• Aim of the task: Reproduce the data that follows in its entirety, character for character.

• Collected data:
[START]
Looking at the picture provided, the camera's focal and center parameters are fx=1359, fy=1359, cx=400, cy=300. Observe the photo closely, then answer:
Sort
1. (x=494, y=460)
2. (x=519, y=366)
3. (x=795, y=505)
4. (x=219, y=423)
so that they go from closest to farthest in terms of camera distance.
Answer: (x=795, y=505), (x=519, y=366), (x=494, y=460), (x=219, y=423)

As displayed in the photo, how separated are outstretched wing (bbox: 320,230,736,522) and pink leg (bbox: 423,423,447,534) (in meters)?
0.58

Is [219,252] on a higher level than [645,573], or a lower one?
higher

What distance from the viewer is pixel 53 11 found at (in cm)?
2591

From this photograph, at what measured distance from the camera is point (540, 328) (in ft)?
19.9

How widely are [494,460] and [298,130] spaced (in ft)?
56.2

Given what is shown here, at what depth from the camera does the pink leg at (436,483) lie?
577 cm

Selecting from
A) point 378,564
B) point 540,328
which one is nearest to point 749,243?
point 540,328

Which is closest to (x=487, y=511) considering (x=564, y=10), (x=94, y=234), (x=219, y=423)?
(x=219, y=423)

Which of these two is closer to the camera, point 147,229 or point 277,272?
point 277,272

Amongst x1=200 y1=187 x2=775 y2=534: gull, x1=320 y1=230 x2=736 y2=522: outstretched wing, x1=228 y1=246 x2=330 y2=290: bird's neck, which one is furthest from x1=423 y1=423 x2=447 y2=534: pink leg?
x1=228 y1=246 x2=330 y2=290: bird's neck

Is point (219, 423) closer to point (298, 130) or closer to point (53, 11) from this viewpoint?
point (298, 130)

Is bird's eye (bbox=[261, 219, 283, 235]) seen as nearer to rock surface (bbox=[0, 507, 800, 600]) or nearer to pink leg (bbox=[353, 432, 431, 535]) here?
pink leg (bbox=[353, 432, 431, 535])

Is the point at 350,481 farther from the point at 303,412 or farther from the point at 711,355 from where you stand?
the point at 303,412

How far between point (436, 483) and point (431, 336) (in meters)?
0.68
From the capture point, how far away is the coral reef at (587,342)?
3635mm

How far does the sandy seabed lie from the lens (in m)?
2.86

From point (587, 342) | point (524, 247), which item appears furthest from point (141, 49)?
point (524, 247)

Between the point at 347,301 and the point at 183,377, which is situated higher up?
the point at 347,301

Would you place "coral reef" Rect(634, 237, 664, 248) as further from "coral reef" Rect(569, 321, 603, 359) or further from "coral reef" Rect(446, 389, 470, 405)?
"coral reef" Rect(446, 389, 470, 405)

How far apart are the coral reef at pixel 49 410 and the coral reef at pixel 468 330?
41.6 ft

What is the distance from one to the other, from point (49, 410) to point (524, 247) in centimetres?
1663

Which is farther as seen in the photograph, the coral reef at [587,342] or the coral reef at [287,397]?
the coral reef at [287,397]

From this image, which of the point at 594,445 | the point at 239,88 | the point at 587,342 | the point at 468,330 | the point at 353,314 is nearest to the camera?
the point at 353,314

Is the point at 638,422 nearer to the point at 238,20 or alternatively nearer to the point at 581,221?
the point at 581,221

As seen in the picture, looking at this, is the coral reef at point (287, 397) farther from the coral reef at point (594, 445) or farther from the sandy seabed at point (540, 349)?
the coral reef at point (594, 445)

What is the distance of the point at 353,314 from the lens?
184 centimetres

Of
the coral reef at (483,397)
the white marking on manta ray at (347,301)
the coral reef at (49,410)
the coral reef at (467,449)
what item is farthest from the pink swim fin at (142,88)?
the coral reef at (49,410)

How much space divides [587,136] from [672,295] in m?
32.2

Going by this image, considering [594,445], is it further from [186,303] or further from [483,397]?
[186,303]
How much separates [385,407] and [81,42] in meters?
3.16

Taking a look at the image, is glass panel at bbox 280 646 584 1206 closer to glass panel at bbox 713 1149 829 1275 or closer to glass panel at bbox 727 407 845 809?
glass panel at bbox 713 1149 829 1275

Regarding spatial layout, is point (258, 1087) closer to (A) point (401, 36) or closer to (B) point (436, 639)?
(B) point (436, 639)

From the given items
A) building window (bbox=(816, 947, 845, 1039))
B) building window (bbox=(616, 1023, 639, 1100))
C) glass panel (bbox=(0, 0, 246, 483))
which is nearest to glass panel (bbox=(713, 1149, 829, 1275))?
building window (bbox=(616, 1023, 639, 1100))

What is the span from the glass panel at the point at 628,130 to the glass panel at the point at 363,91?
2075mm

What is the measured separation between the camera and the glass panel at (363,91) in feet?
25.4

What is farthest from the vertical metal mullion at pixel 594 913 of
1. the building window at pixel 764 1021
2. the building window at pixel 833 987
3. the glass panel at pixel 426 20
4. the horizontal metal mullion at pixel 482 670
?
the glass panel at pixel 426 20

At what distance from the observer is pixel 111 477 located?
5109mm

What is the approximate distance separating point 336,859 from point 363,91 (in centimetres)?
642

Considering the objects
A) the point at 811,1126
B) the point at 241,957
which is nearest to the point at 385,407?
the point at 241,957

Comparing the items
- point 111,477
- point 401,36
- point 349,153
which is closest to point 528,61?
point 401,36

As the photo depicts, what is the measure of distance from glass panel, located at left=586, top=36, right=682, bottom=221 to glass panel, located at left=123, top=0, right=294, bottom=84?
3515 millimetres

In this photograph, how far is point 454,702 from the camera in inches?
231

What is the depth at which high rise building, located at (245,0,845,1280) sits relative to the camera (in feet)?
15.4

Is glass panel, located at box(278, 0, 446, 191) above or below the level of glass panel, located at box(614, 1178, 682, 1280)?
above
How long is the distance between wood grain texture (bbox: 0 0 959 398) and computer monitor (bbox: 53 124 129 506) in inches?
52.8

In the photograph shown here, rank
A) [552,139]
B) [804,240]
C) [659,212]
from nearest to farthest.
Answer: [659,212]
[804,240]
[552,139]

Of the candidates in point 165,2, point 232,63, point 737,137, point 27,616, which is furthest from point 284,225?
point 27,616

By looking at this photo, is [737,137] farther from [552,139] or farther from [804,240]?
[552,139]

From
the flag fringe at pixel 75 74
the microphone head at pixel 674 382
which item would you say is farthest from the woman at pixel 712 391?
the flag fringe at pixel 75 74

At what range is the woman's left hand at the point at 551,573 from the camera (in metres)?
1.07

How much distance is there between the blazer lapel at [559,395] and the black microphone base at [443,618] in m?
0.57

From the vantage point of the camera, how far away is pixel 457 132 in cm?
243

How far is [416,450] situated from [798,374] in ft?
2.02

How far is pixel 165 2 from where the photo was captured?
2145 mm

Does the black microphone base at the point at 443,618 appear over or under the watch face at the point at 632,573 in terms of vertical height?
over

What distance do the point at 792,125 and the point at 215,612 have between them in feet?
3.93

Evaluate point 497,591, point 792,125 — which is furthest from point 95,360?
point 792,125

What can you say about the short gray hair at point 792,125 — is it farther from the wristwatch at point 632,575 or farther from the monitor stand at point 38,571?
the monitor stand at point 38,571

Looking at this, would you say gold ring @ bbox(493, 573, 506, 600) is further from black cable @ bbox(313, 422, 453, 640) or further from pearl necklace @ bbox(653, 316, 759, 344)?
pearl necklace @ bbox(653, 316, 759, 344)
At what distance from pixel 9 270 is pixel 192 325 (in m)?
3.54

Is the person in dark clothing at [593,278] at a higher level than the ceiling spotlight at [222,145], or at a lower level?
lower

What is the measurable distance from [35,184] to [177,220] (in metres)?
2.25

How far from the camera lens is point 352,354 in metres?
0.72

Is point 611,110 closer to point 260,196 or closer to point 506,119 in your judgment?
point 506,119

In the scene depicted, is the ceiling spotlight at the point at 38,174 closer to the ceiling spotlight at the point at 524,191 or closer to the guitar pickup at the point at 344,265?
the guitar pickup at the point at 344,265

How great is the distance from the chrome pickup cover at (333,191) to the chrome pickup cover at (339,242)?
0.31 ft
[END]
• Exercise result:
Looking at the picture provided, the camera's focal and center parameters are fx=1359, fy=1359, cx=400, cy=300. Observe the photo closely, then answer:
Sort
1. (x=494, y=460)
2. (x=519, y=366)
3. (x=795, y=505)
4. (x=219, y=423)
so that they go from closest to farthest in terms of camera distance.
Answer: (x=795, y=505), (x=519, y=366), (x=494, y=460), (x=219, y=423)

As displayed in the photo, how separated are outstretched wing (bbox: 320,230,736,522) and pink leg (bbox: 423,423,447,534) (in meters)?
0.58

Is [219,252] on a higher level than [645,573], or a lower one?
higher

What distance from the viewer is pixel 53 11 found at (in cm)?
2591

From this photograph, at what measured distance from the camera is point (540, 328) (in ft)?
19.9

How widely are [494,460] and [298,130] spaced (in ft)?
56.2

Given what is shown here, at what depth from the camera does the pink leg at (436,483) lie?
577 cm

Selecting from
A) point 378,564
B) point 540,328
which one is nearest to point 749,243?
point 540,328

Which is closest to (x=487, y=511) considering (x=564, y=10), (x=94, y=234), (x=219, y=423)?
(x=219, y=423)

Which of these two is closer to the camera, point 147,229 or point 277,272?
point 277,272

Amongst x1=200 y1=187 x2=775 y2=534: gull, x1=320 y1=230 x2=736 y2=522: outstretched wing, x1=228 y1=246 x2=330 y2=290: bird's neck, which one is furthest from x1=423 y1=423 x2=447 y2=534: pink leg?
x1=228 y1=246 x2=330 y2=290: bird's neck

Is point (219, 423) closer to point (298, 130) or closer to point (53, 11) from this viewpoint?
point (298, 130)

Is bird's eye (bbox=[261, 219, 283, 235]) seen as nearer to rock surface (bbox=[0, 507, 800, 600]) or nearer to pink leg (bbox=[353, 432, 431, 535]) here?
pink leg (bbox=[353, 432, 431, 535])

Is the point at 350,481 farther from the point at 303,412 or farther from the point at 711,355 from where you stand?
the point at 303,412

How far between point (436, 483) and point (431, 336) (in meters)?
0.68
From the capture point, how far away is the coral reef at (587,342)?
3635mm

How far does the sandy seabed lie from the lens (in m)?
2.86

From point (587, 342) | point (524, 247), which item appears furthest from point (141, 49)?
point (524, 247)

Between the point at 347,301 and the point at 183,377, which is situated higher up?
the point at 347,301

Would you place "coral reef" Rect(634, 237, 664, 248) as further from "coral reef" Rect(569, 321, 603, 359) or further from "coral reef" Rect(446, 389, 470, 405)?
"coral reef" Rect(446, 389, 470, 405)

How far apart are the coral reef at pixel 49 410 and the coral reef at pixel 468 330?
41.6 ft

What is the distance from one to the other, from point (49, 410) to point (524, 247) in centimetres?
1663

Which is farther as seen in the photograph, the coral reef at [587,342] or the coral reef at [287,397]?
the coral reef at [287,397]

From this image, which of the point at 594,445 | the point at 239,88 | the point at 587,342 | the point at 468,330 | the point at 353,314 is nearest to the camera?
the point at 353,314

Is the point at 638,422 nearer to the point at 238,20 or alternatively nearer to the point at 581,221?
the point at 581,221

As seen in the picture, looking at this, is the coral reef at point (287, 397) farther from the coral reef at point (594, 445) or farther from the sandy seabed at point (540, 349)?
the coral reef at point (594, 445)

What is the distance of the point at 353,314 from the lens?
184 centimetres

Of
the coral reef at (483,397)
the white marking on manta ray at (347,301)
the coral reef at (49,410)
the coral reef at (467,449)
what item is farthest from the pink swim fin at (142,88)?
the coral reef at (49,410)

How much space divides [587,136] from [672,295] in m?
32.2

Going by this image, considering [594,445], is it further from [186,303] or further from [483,397]?
[186,303]
How much separates [385,407] and [81,42] in meters?
3.16

Taking a look at the image, is glass panel at bbox 280 646 584 1206 closer to glass panel at bbox 713 1149 829 1275 or closer to glass panel at bbox 727 407 845 809?
glass panel at bbox 713 1149 829 1275

Regarding spatial layout, is point (258, 1087) closer to (A) point (401, 36) or closer to (B) point (436, 639)?
(B) point (436, 639)

From the given items
A) building window (bbox=(816, 947, 845, 1039))
B) building window (bbox=(616, 1023, 639, 1100))
C) glass panel (bbox=(0, 0, 246, 483))
which is nearest to glass panel (bbox=(713, 1149, 829, 1275))?
building window (bbox=(616, 1023, 639, 1100))

What is the span from the glass panel at the point at 628,130 to the glass panel at the point at 363,91?
2075mm

What is the measured separation between the camera and the glass panel at (363,91) in feet?
25.4

What is farthest from the vertical metal mullion at pixel 594 913 of
1. the building window at pixel 764 1021
2. the building window at pixel 833 987
3. the glass panel at pixel 426 20
4. the horizontal metal mullion at pixel 482 670
?
the glass panel at pixel 426 20

At what distance from the observer is pixel 111 477 located?
5109mm

What is the approximate distance separating point 336,859 from point 363,91 (in centimetres)?
642

Considering the objects
A) the point at 811,1126
B) the point at 241,957
which is nearest to the point at 385,407?
the point at 241,957

Comparing the items
- point 111,477
- point 401,36
- point 349,153
which is closest to point 528,61?
point 401,36

As the photo depicts, what is the measure of distance from glass panel, located at left=586, top=36, right=682, bottom=221 to glass panel, located at left=123, top=0, right=294, bottom=84?
3515 millimetres

In this photograph, how far is point 454,702 from the camera in inches?
231

What is the depth at which high rise building, located at (245,0,845,1280) sits relative to the camera (in feet)?
15.4

Is glass panel, located at box(278, 0, 446, 191) above or below the level of glass panel, located at box(614, 1178, 682, 1280)?
above
How long is the distance between wood grain texture (bbox: 0 0 959 398) and computer monitor (bbox: 53 124 129 506) in inches?
52.8

In the photograph shown here, rank
A) [552,139]
B) [804,240]
C) [659,212]
from nearest to farthest.
Answer: [659,212]
[804,240]
[552,139]

Of the candidates in point 165,2, point 232,63, point 737,137, point 27,616, which is furthest from point 284,225?
point 27,616

By looking at this photo, is [737,137] farther from [552,139] or farther from [804,240]?
[552,139]

From
the flag fringe at pixel 75 74
the microphone head at pixel 674 382
which item would you say is farthest from the woman at pixel 712 391?
the flag fringe at pixel 75 74

At what range is the woman's left hand at the point at 551,573 from the camera (in metres)?
1.07

How much distance is there between the blazer lapel at [559,395] and the black microphone base at [443,618] in m?
0.57

From the vantage point of the camera, how far away is pixel 457 132 in cm?
243

How far is [416,450] situated from [798,374] in ft?
2.02

How far is pixel 165 2 from where the photo was captured?
2145 mm

Does the black microphone base at the point at 443,618 appear over or under the watch face at the point at 632,573 in terms of vertical height?
over

What distance do the point at 792,125 and the point at 215,612 have between them in feet?
3.93

Evaluate point 497,591, point 792,125 — which is furthest from point 95,360?
point 792,125

What can you say about the short gray hair at point 792,125 — is it farther from the wristwatch at point 632,575 or farther from the monitor stand at point 38,571?
the monitor stand at point 38,571

Looking at this, would you say gold ring @ bbox(493, 573, 506, 600) is further from black cable @ bbox(313, 422, 453, 640) or further from pearl necklace @ bbox(653, 316, 759, 344)?
pearl necklace @ bbox(653, 316, 759, 344)
At what distance from pixel 9 270 is pixel 192 325 (in m)?
3.54

Is the person in dark clothing at [593,278] at a higher level than the ceiling spotlight at [222,145], or at a lower level?
lower

What is the measurable distance from [35,184] to [177,220] (in metres)?
2.25

How far from the camera lens is point 352,354 in metres?
0.72

Is point 611,110 closer to point 260,196 or closer to point 506,119 in your judgment?
point 506,119

In the scene depicted, is the ceiling spotlight at the point at 38,174 closer to the ceiling spotlight at the point at 524,191 or closer to the guitar pickup at the point at 344,265?
the guitar pickup at the point at 344,265

How great is the distance from the chrome pickup cover at (333,191) to the chrome pickup cover at (339,242)?
0.31 ft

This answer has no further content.